Link Extraction

Topics: User Forum
Jun 11, 2010 at 12:45 PM
Edited Jun 11, 2010 at 12:45 PM
Hello, I just started today using HAP and already can see how powerful it is. Thank you for making it :) Naturally I have a question :) I was playing with table extraction, and I have made some progress already. I need to extract some data from (Movies). I experimented a lot and found out that following piece of code will display table that contain actors. /code HtmlWeb web = new HtmlWeb(); HtmlDocument HD = web.Load(""); foreach (HtmlNode table in HD.DocumentNode.SelectNodes("//table[@class=\"cast\"]")) { MessageBox.Show(" ACTORS:" + table.InnerText); } /code Now I am facing a big roadblock. Let me try to explain. The link that i wrote above (robocop btw), which is Is the link that I received after performing a search. If I go to, I must do a search. That is easy. After I do search, I am given another page that has many links. Both relevant and irrelevant ones. There is a pattern there, If I search for Robocop, that second screen will give several versions of robocop movies. I am interested in the first link. It even has name Robocop in it. How do I automatically click that link so it can take me to the other page where I can play with agility pack some more. I was thinking to extract that link, but I failed miserably at that. Can some help me with that? Thank you very much. I am sorry if the text I wrote is hard to understand.
Jun 11, 2010 at 12:47 PM
OMG What happened with my spaces?!?! I don't usually write like that.
Jun 15, 2010 at 1:21 PM

You must pick exact xpath query. You can use different xpath expressions, using axis, functions, indexes.

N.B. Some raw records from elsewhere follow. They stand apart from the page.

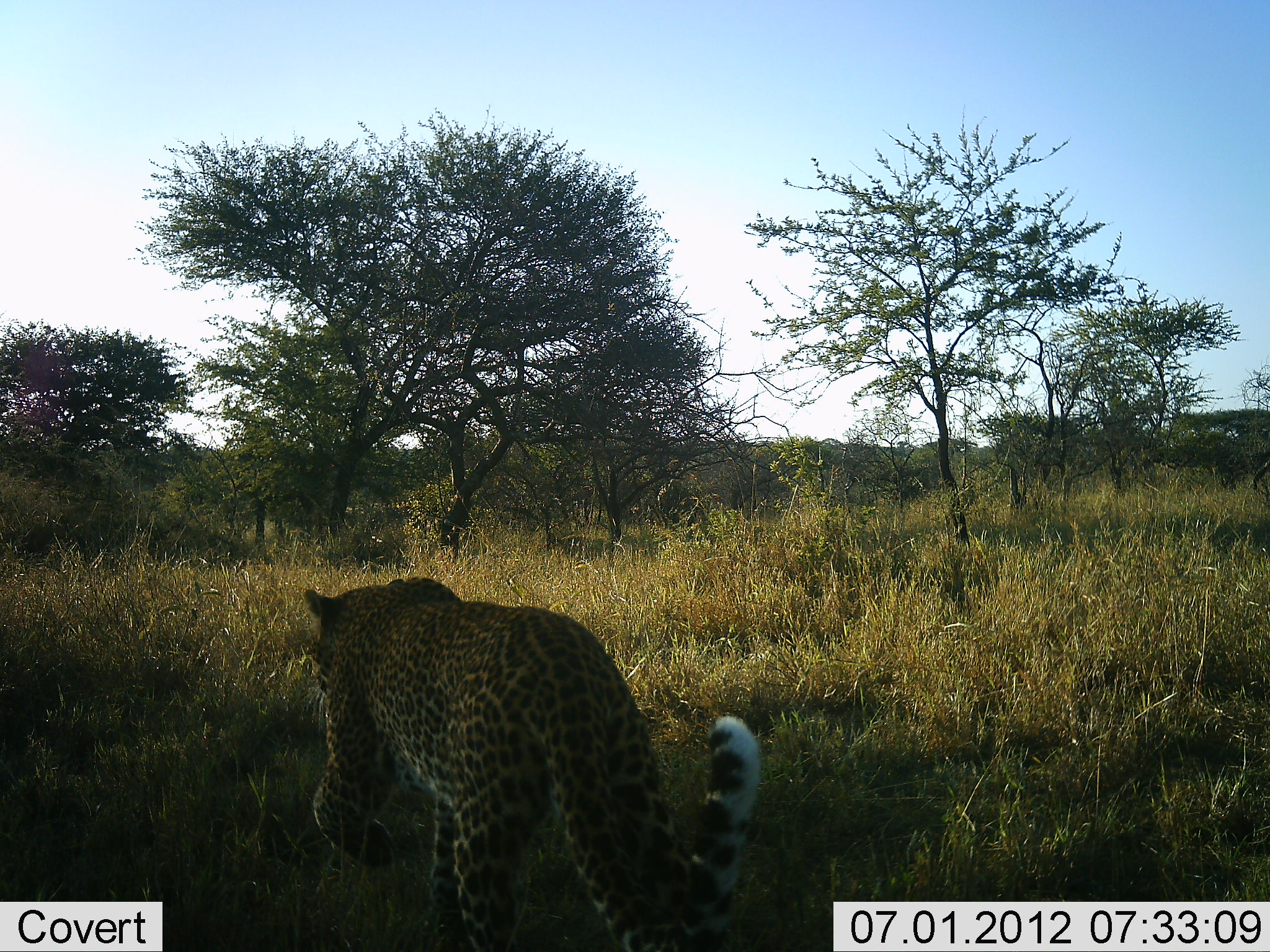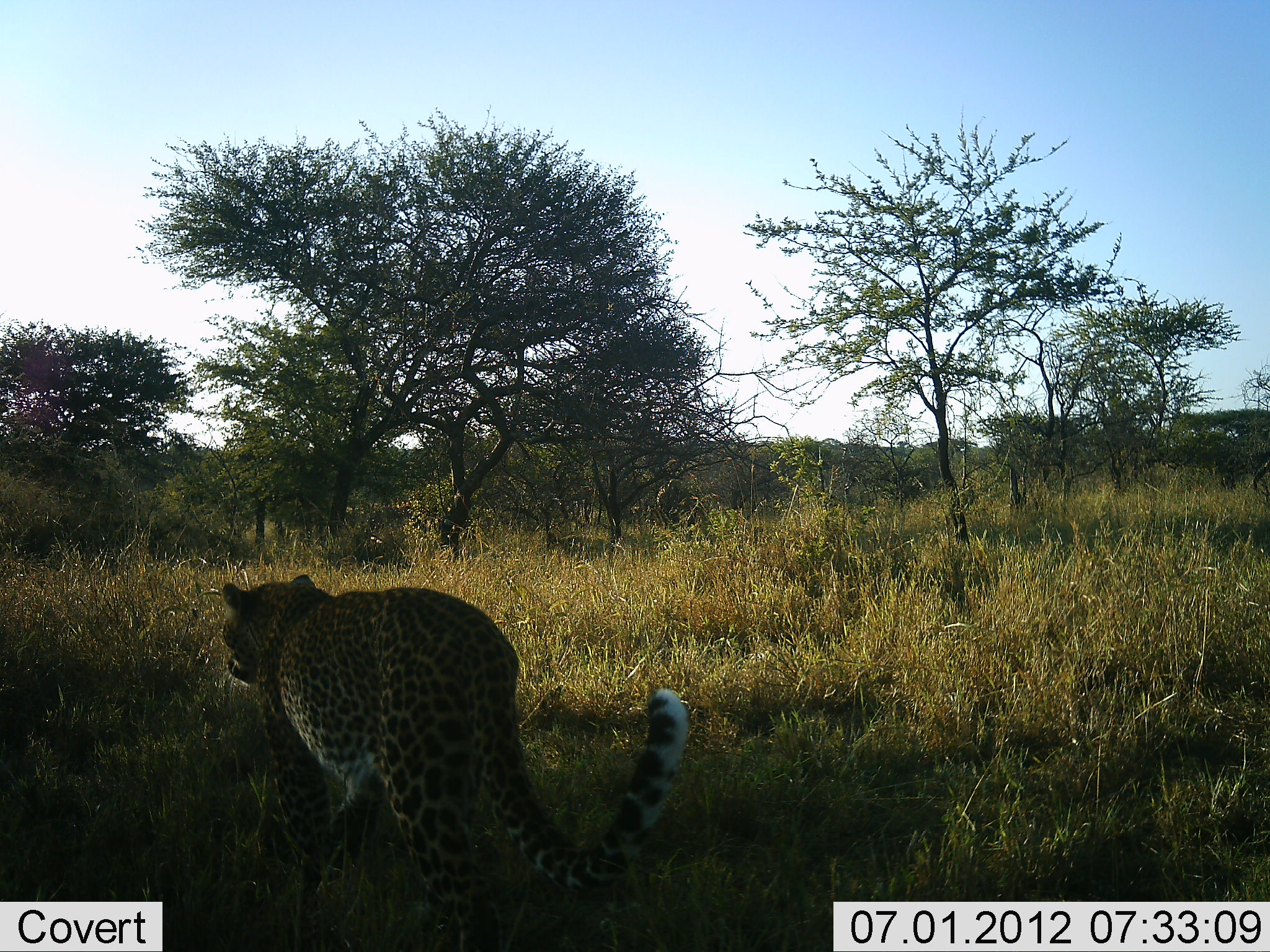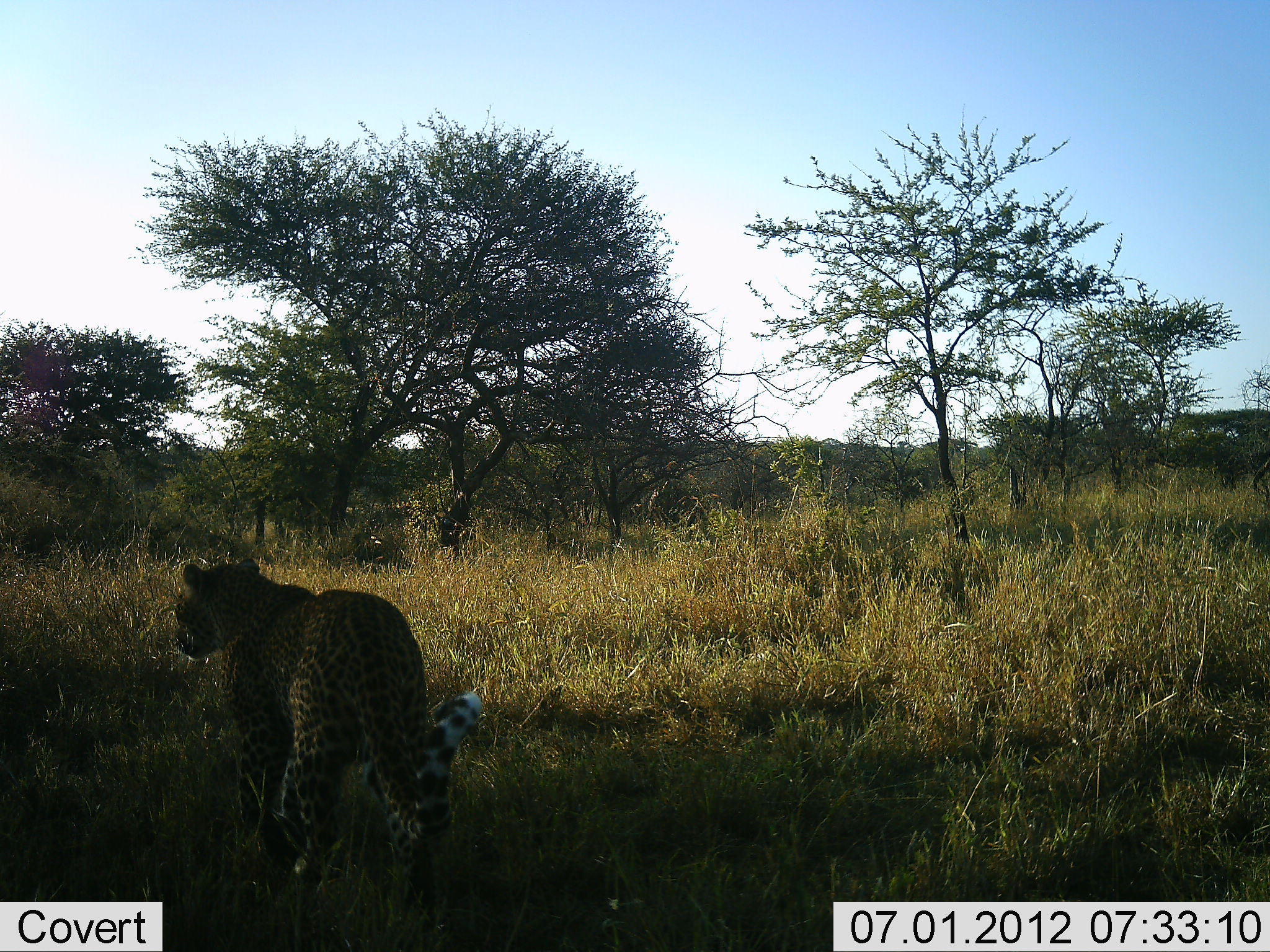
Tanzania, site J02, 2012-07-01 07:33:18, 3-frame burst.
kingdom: Animalia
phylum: Chordata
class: Mammalia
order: Carnivora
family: Felidae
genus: Panthera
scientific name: Panthera pardus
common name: leopard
Leopard (Panthera pardus), count 1. Behavior (volunteer vote fractions): standing 10%, resting 0%, moving 90%, interacting 0%. Young present (vote fraction): 0%. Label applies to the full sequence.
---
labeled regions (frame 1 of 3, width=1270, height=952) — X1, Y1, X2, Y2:
animal: 303, 578, 760, 952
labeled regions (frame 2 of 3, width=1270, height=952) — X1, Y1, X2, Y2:
animal: 217, 572, 689, 952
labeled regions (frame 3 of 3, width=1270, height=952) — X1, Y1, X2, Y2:
animal: 175, 556, 483, 932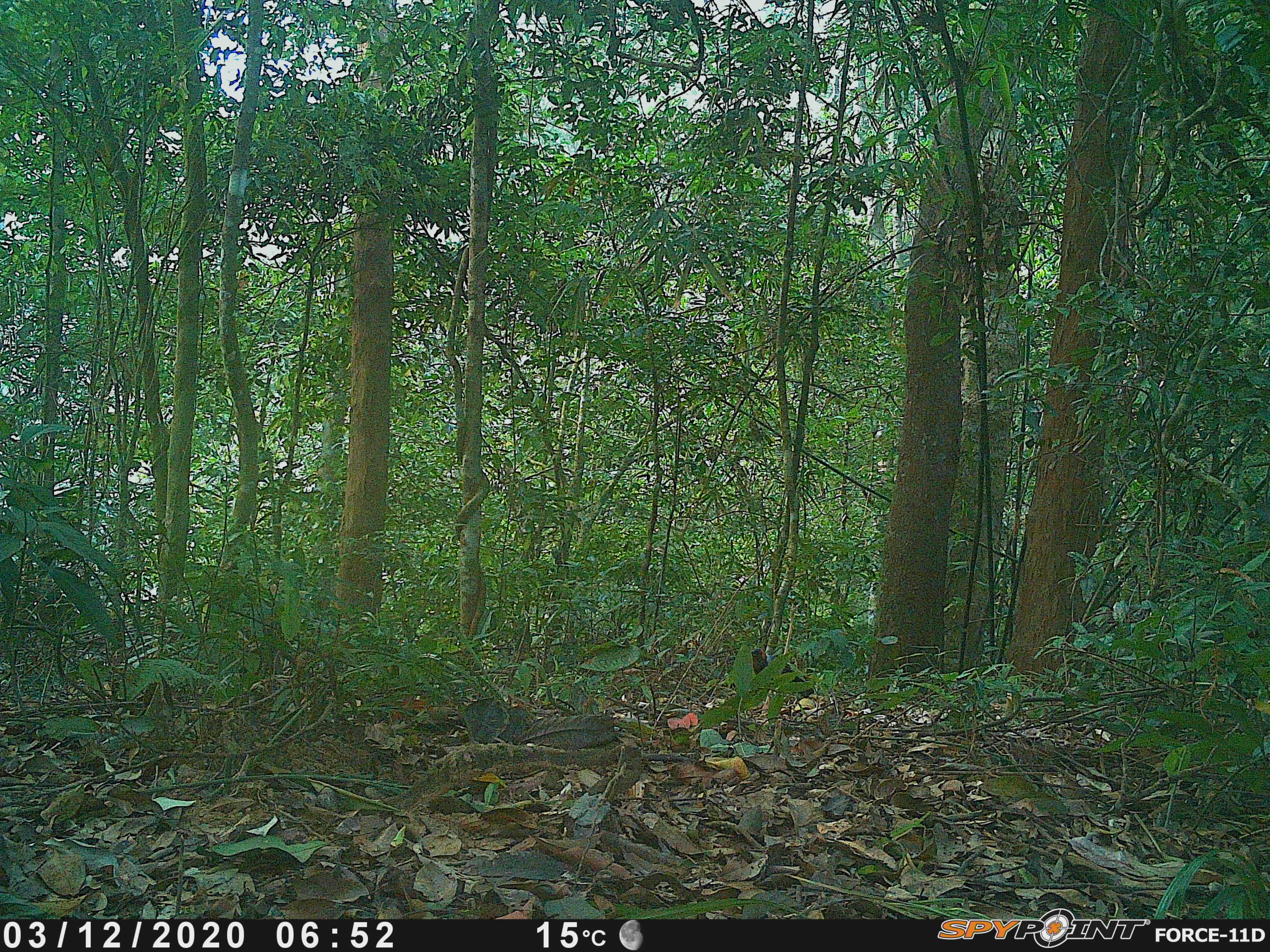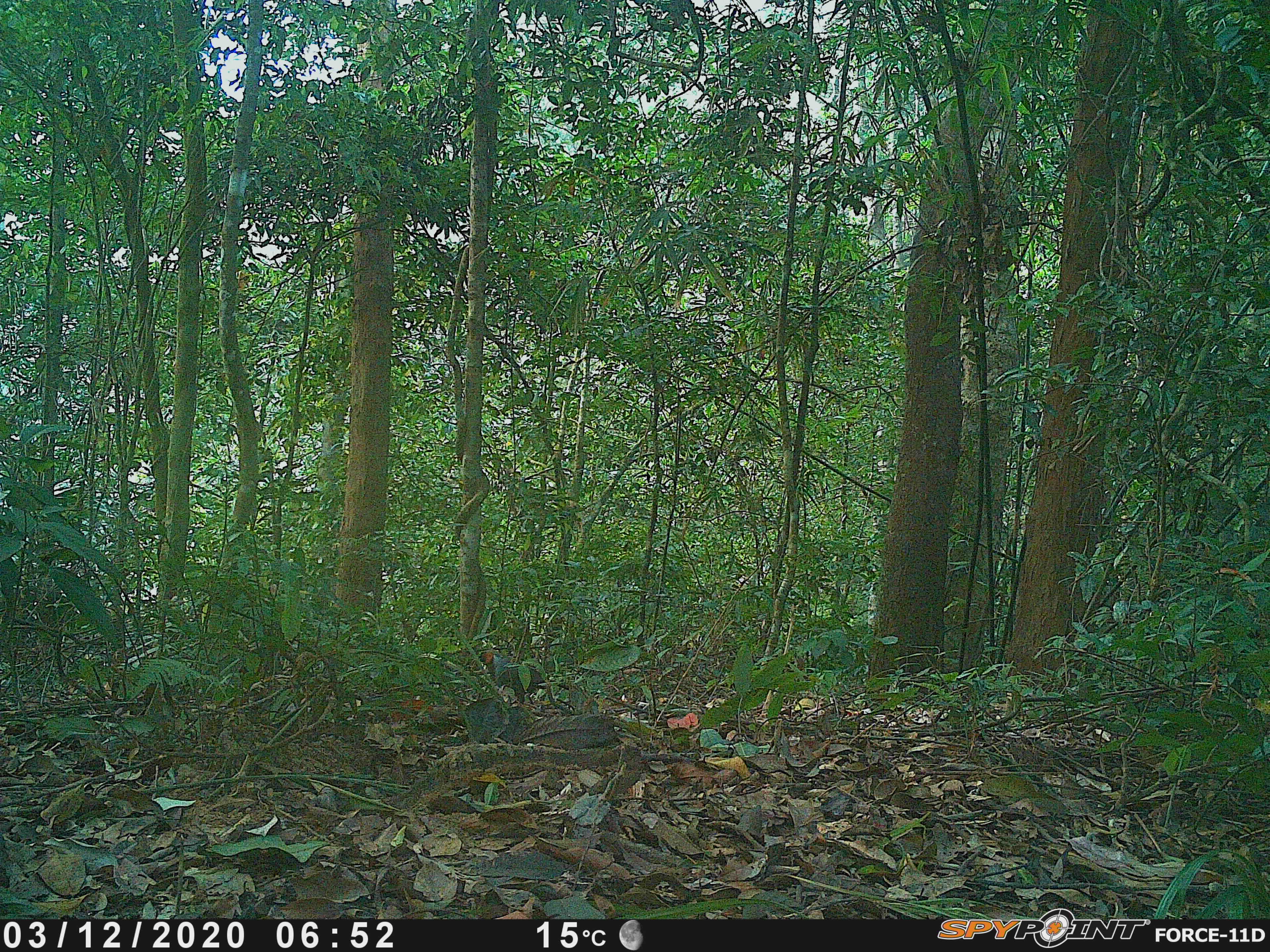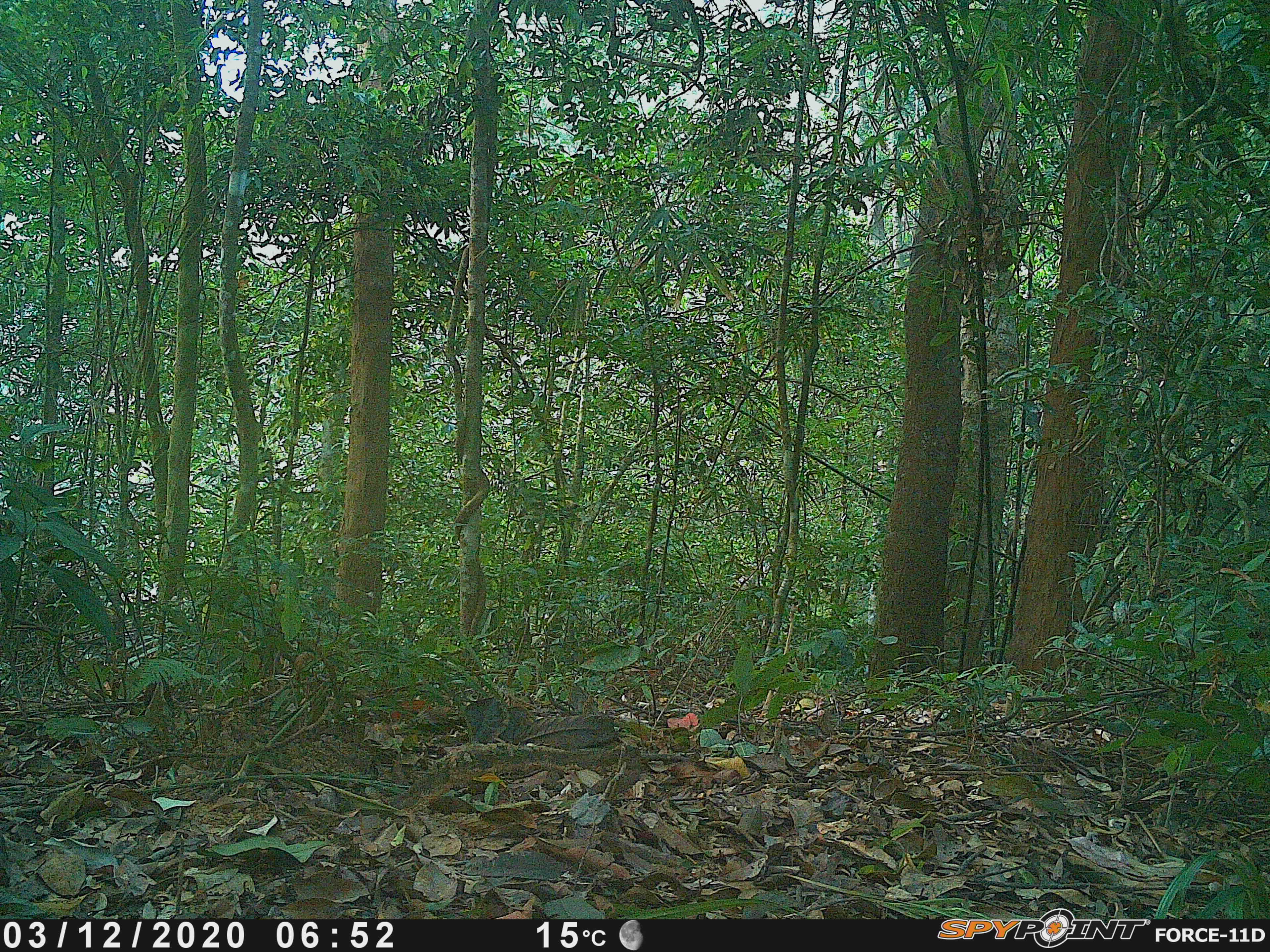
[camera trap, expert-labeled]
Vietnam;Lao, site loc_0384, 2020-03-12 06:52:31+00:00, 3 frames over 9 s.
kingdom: Animalia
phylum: Chordata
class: Aves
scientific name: Aves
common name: bird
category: unidentified bird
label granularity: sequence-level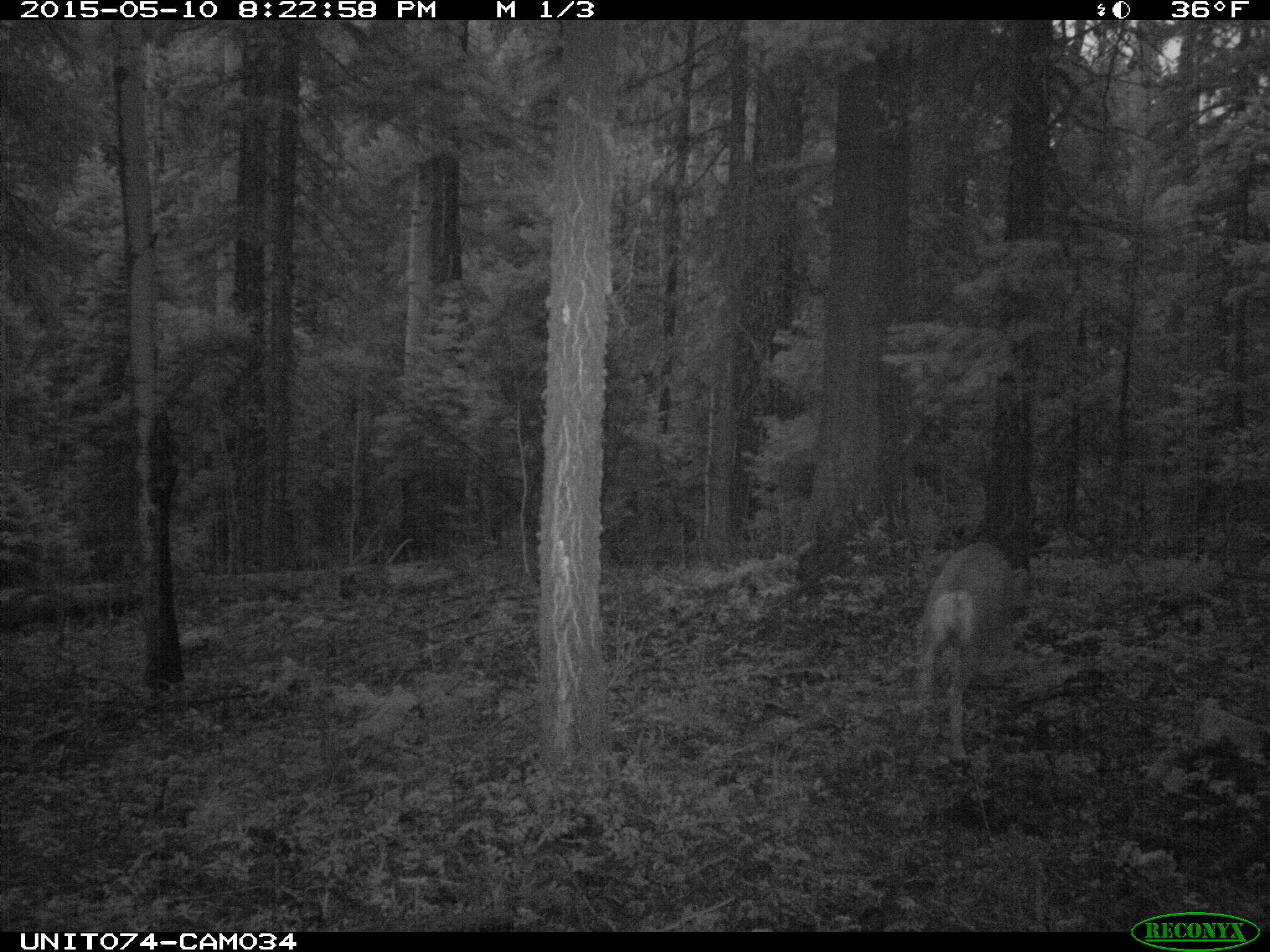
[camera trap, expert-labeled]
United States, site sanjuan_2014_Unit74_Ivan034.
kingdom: Animalia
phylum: Chordata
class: Mammalia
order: Artiodactyla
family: Cervidae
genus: Odocoileus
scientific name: Odocoileus hemionus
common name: mule deer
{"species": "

For example, in your case you can use:

select 'td', which inner text is '1.', then select next 'td' and get inner 'a' node

It's not the best, but first match will hit Robocop 1987.

Did I understood your question right?


Jun 15, 2010 at 1:26 PM

Thank you very much for answering. Yes, I believe you did understand my question.


I will play with your code and let you know did it work :)



Thank you again